TASK DATA:
*** Begin section ***
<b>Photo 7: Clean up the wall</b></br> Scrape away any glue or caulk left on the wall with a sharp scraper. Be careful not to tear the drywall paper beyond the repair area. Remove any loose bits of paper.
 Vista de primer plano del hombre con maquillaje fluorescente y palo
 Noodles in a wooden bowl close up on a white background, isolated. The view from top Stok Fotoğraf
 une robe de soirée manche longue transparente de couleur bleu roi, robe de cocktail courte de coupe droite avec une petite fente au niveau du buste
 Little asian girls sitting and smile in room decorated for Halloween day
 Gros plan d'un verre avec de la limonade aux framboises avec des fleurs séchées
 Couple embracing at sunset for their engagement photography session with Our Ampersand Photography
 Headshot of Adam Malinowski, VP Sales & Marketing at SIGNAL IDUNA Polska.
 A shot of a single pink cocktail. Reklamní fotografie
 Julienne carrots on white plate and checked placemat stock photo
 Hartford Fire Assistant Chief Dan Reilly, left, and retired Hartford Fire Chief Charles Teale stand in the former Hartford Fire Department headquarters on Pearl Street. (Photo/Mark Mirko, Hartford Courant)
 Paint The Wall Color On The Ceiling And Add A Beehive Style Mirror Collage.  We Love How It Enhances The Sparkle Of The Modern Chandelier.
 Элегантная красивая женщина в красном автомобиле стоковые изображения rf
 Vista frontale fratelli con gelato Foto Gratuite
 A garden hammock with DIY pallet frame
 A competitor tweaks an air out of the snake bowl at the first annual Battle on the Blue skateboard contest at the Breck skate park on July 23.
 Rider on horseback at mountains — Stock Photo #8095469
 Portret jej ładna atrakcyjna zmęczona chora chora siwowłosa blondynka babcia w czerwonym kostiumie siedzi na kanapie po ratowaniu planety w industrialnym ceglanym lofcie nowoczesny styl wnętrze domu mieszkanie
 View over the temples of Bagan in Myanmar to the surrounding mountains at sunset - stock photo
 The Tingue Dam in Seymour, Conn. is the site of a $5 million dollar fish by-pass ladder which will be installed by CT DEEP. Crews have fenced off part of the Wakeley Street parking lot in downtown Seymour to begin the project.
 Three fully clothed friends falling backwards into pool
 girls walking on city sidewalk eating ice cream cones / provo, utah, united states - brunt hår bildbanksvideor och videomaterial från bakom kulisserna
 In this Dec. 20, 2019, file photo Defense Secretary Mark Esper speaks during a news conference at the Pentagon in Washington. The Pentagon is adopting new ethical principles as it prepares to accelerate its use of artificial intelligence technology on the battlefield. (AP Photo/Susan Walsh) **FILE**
*** End section ***
PROBLEM REQUIREMENTS: Copy the lines above exactly, beginning at the line that has "A competitor tweaks" and stopping after the line that has "Three fully clothed", and omit the rest.

WRITTEN RESPONSE:
 A competitor tweaks an air out of the snake bowl at the first annual Battle on the Blue skateboard contest at the Breck skate park on July 23.
 Rider on horseback at mountains — Stock Photo #8095469
 Portret jej ładna atrakcyjna zmęczona chora chora siwowłosa blondynka babcia w czerwonym kostiumie siedzi na kanapie po ratowaniu planety w industrialnym ceglanym lofcie nowoczesny styl wnętrze domu mieszkanie
 View over the temples of Bagan in Myanmar to the surrounding mountains at sunset - stock photo
 The Tingue Dam in Seymour, Conn. is the site of a $5 million dollar fish by-pass ladder which will be installed by CT DEEP. Crews have fenced off part of the Wakeley Street parking lot in downtown Seymour to begin the project.
 Three fully clothed friends falling backwards into pool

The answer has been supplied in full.